BEGIN
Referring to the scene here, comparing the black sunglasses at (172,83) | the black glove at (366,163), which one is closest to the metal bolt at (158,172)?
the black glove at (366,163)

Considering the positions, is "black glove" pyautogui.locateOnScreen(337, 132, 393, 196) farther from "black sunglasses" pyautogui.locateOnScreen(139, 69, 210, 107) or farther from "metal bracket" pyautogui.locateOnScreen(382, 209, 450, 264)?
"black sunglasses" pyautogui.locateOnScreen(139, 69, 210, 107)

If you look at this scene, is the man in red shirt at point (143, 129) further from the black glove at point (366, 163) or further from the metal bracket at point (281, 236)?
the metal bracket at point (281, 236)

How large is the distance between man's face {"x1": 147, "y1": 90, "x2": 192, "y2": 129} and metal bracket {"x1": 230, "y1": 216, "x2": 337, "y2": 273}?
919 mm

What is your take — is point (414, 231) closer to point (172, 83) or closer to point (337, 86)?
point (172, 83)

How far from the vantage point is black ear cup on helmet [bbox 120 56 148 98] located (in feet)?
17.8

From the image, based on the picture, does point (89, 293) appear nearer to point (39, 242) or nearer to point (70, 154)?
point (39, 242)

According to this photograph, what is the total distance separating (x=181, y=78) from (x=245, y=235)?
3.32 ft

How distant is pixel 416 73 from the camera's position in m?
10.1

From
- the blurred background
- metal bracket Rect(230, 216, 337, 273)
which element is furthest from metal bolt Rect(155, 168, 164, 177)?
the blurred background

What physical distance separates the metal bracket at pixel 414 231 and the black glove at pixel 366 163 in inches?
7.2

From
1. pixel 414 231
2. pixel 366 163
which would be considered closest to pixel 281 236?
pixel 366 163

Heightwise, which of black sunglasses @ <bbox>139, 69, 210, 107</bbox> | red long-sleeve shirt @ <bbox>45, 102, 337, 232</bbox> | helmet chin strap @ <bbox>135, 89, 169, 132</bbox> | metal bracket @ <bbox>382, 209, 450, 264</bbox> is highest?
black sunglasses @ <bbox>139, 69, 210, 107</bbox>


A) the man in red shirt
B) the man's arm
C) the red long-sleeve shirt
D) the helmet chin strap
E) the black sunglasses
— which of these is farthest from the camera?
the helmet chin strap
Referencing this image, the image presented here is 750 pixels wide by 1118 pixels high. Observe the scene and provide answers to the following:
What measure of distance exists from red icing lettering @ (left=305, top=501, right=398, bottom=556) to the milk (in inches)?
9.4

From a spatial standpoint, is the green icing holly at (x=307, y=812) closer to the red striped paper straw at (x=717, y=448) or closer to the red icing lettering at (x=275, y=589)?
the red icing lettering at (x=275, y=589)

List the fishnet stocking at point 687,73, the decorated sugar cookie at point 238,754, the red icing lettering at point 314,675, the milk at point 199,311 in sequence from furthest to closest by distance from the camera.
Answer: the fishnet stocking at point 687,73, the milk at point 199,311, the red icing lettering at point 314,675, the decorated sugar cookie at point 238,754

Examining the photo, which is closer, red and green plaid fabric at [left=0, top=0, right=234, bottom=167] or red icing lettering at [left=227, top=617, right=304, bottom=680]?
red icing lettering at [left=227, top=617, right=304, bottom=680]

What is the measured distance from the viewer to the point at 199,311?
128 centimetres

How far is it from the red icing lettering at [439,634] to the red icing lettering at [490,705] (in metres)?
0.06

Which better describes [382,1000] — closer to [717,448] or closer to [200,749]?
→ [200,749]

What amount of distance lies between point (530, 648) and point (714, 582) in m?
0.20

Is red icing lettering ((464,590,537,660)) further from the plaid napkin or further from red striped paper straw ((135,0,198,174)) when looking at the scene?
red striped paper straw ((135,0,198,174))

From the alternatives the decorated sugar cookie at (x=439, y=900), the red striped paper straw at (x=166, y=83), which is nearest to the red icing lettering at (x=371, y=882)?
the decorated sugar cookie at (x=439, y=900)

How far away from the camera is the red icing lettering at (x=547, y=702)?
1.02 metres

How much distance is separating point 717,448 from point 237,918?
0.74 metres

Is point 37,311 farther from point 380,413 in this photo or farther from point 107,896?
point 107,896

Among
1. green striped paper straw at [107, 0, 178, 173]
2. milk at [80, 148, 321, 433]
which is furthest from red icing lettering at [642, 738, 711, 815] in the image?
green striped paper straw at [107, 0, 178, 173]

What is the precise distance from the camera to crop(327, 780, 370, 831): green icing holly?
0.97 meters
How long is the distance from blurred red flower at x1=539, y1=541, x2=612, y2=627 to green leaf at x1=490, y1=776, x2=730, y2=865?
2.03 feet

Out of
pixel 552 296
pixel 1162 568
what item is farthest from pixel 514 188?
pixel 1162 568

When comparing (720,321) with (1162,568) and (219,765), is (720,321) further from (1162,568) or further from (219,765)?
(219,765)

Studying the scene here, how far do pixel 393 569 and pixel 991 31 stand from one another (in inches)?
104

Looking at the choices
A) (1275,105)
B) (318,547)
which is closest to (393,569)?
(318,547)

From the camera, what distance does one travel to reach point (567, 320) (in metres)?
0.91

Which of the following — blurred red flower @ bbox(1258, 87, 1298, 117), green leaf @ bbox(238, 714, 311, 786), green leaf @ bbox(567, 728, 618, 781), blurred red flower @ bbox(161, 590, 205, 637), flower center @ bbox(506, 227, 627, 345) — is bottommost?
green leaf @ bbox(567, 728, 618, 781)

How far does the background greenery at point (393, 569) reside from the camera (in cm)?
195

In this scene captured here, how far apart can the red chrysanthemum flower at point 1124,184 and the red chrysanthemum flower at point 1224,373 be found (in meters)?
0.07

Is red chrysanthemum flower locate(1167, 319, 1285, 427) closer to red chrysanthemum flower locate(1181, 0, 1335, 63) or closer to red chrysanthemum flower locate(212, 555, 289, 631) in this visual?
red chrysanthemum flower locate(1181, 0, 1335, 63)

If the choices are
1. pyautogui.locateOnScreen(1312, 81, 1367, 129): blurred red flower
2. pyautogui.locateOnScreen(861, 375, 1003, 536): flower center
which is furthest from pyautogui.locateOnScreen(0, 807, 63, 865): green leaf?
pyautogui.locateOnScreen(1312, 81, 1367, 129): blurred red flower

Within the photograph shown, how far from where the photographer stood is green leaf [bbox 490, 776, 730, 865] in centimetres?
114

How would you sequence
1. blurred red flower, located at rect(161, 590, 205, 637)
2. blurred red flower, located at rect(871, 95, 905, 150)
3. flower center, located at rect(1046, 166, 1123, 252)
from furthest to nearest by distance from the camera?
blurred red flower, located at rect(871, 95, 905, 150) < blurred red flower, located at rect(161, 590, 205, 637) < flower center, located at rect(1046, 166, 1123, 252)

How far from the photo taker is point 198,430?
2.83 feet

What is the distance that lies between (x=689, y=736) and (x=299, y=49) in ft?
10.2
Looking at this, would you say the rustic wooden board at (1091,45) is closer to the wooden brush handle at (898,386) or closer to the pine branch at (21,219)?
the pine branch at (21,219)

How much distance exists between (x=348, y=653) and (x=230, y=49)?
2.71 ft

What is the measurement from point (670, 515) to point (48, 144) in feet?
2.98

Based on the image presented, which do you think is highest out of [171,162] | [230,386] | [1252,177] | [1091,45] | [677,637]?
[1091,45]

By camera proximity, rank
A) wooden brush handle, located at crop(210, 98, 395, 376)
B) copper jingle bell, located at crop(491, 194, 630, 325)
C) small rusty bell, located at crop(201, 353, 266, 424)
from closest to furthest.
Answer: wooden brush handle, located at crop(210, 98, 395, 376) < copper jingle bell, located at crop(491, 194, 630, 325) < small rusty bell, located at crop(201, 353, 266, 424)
END
STATED PROBLEM:
Please change "vantage point" to "camera" throughout the rows above, and reproduce them with nothing else altered.

EXPECTED ANSWER:
Referring to the scene here, comparing the black sunglasses at (172,83) | the black glove at (366,163), which one is closest to the metal bolt at (158,172)?
the black glove at (366,163)

Considering the positions, is "black glove" pyautogui.locateOnScreen(337, 132, 393, 196) farther from "black sunglasses" pyautogui.locateOnScreen(139, 69, 210, 107) or farther from "metal bracket" pyautogui.locateOnScreen(382, 209, 450, 264)?
"black sunglasses" pyautogui.locateOnScreen(139, 69, 210, 107)

If you look at this scene, is the man in red shirt at point (143, 129) further from the black glove at point (366, 163) or further from the metal bracket at point (281, 236)?
the metal bracket at point (281, 236)

How large is the distance between man's face {"x1": 147, "y1": 90, "x2": 192, "y2": 129} and metal bracket {"x1": 230, "y1": 216, "x2": 337, "y2": 273}?
919 mm

What is your take — is point (414, 231) closer to point (172, 83) or closer to point (337, 86)?
point (172, 83)

How far from the camera is black ear cup on helmet [bbox 120 56 148 98] located (in feet)?
17.8

From the image, based on the picture, does point (89, 293) appear nearer to point (39, 242) or nearer to point (70, 154)?
point (39, 242)

According to this photograph, what is the total distance separating (x=181, y=78) from (x=245, y=235)?
3.32 ft

How distant is pixel 416 73 from the camera's position in m?
10.1

From
- the blurred background
- metal bracket Rect(230, 216, 337, 273)
which element is furthest from metal bolt Rect(155, 168, 164, 177)?
the blurred background

What physical distance separates the metal bracket at pixel 414 231 and the black glove at pixel 366 163 in inches?
7.2

From
1. pixel 414 231
2. pixel 366 163
which would be considered closest to pixel 281 236?
pixel 366 163

Heightwise, which of black sunglasses @ <bbox>139, 69, 210, 107</bbox> | red long-sleeve shirt @ <bbox>45, 102, 337, 232</bbox> | helmet chin strap @ <bbox>135, 89, 169, 132</bbox> | metal bracket @ <bbox>382, 209, 450, 264</bbox> is highest?
black sunglasses @ <bbox>139, 69, 210, 107</bbox>


A) the man in red shirt
B) the man's arm
C) the red long-sleeve shirt
D) the helmet chin strap
E) the black sunglasses
— which of these is farthest from the camera?
the helmet chin strap
Referencing this image, the image presented here is 750 pixels wide by 1118 pixels high. Observe the scene and provide answers to the following:
What measure of distance exists from red icing lettering @ (left=305, top=501, right=398, bottom=556) to the milk (in inches)?
9.4

From a spatial standpoint, is the green icing holly at (x=307, y=812) closer to the red striped paper straw at (x=717, y=448) or closer to the red icing lettering at (x=275, y=589)?
the red icing lettering at (x=275, y=589)

List the fishnet stocking at point 687,73, the decorated sugar cookie at point 238,754, the red icing lettering at point 314,675, the milk at point 199,311 in sequence from furthest to closest by distance from the camera.
Answer: the fishnet stocking at point 687,73, the milk at point 199,311, the red icing lettering at point 314,675, the decorated sugar cookie at point 238,754

Examining the photo, which is closer, red and green plaid fabric at [left=0, top=0, right=234, bottom=167] or red icing lettering at [left=227, top=617, right=304, bottom=680]?
red icing lettering at [left=227, top=617, right=304, bottom=680]

What is the measured distance from the viewer to the point at 199,311?
128 centimetres

How far is it from the red icing lettering at [439,634] to the red icing lettering at [490,705] (in metres)?
0.06

Which better describes [382,1000] — closer to [717,448] or closer to [200,749]?
→ [200,749]

What amount of distance lies between point (530, 648) and point (714, 582) in m?
0.20

Is red icing lettering ((464,590,537,660)) further from the plaid napkin or further from red striped paper straw ((135,0,198,174)) when looking at the scene?
red striped paper straw ((135,0,198,174))

From the alternatives the decorated sugar cookie at (x=439, y=900), the red striped paper straw at (x=166, y=83), which is nearest to the red icing lettering at (x=371, y=882)?
the decorated sugar cookie at (x=439, y=900)

How far away from the camera is the red icing lettering at (x=547, y=702)?
1.02 metres

How much distance is separating point 717,448 from point 237,918?
0.74 metres

Is point 37,311 farther from point 380,413 in this photo or farther from point 107,896?
point 107,896

Among
1. green striped paper straw at [107, 0, 178, 173]
2. milk at [80, 148, 321, 433]
which is furthest from red icing lettering at [642, 738, 711, 815] in the image?
green striped paper straw at [107, 0, 178, 173]

What is the precise distance from the camera to crop(327, 780, 370, 831): green icing holly?
0.97 meters
How long is the distance from blurred red flower at x1=539, y1=541, x2=612, y2=627 to green leaf at x1=490, y1=776, x2=730, y2=865?
2.03 feet

Out of
pixel 552 296
pixel 1162 568
what item is farthest from pixel 514 188?
pixel 1162 568

When comparing (720,321) with (1162,568) and (219,765), is (720,321) further from (1162,568) or further from (219,765)?
(219,765)

Studying the scene here, how far do pixel 393 569 and pixel 991 31 stand from one another (in inches)?
104

Looking at the choices
A) (1275,105)
B) (318,547)
which is closest to (393,569)?
(318,547)

From the camera, what distance does one travel to reach point (567, 320) (in metres)?
0.91

Which of the following — blurred red flower @ bbox(1258, 87, 1298, 117), green leaf @ bbox(238, 714, 311, 786), green leaf @ bbox(567, 728, 618, 781), blurred red flower @ bbox(161, 590, 205, 637), flower center @ bbox(506, 227, 627, 345) — is bottommost?
green leaf @ bbox(567, 728, 618, 781)

How far does the background greenery at point (393, 569) reside from the camera (in cm)?
195

In this scene captured here, how far apart can the red chrysanthemum flower at point 1124,184 and the red chrysanthemum flower at point 1224,373 be found (in meters)?
0.07

Is red chrysanthemum flower locate(1167, 319, 1285, 427) closer to red chrysanthemum flower locate(1181, 0, 1335, 63) or closer to red chrysanthemum flower locate(212, 555, 289, 631) in this visual?
red chrysanthemum flower locate(1181, 0, 1335, 63)

If the choices are
1. pyautogui.locateOnScreen(1312, 81, 1367, 129): blurred red flower
2. pyautogui.locateOnScreen(861, 375, 1003, 536): flower center
which is furthest from pyautogui.locateOnScreen(0, 807, 63, 865): green leaf?
pyautogui.locateOnScreen(1312, 81, 1367, 129): blurred red flower

Within the photograph shown, how far from where the photographer stood is green leaf [bbox 490, 776, 730, 865] in centimetres?
114

How would you sequence
1. blurred red flower, located at rect(161, 590, 205, 637)
2. blurred red flower, located at rect(871, 95, 905, 150)
3. flower center, located at rect(1046, 166, 1123, 252)
from furthest to nearest by distance from the camera?
blurred red flower, located at rect(871, 95, 905, 150) < blurred red flower, located at rect(161, 590, 205, 637) < flower center, located at rect(1046, 166, 1123, 252)

How far from the photo taker is point 198,430?
2.83 feet

What is the distance that lies between (x=689, y=736) and (x=299, y=49) in ft?
10.2
Looking at this, would you say the rustic wooden board at (1091,45) is closer to the wooden brush handle at (898,386) or closer to the pine branch at (21,219)?
the pine branch at (21,219)

How much distance exists between (x=348, y=653) and (x=230, y=49)?
2.71 ft

What is the measurement from point (670, 515) to point (48, 144) in feet?
2.98

Based on the image presented, which do you think is highest out of [171,162] | [230,386] | [1252,177] | [1091,45] | [677,637]?
[1091,45]

By camera proximity, rank
A) wooden brush handle, located at crop(210, 98, 395, 376)
B) copper jingle bell, located at crop(491, 194, 630, 325)
C) small rusty bell, located at crop(201, 353, 266, 424)
from closest to furthest.
Answer: wooden brush handle, located at crop(210, 98, 395, 376) < copper jingle bell, located at crop(491, 194, 630, 325) < small rusty bell, located at crop(201, 353, 266, 424)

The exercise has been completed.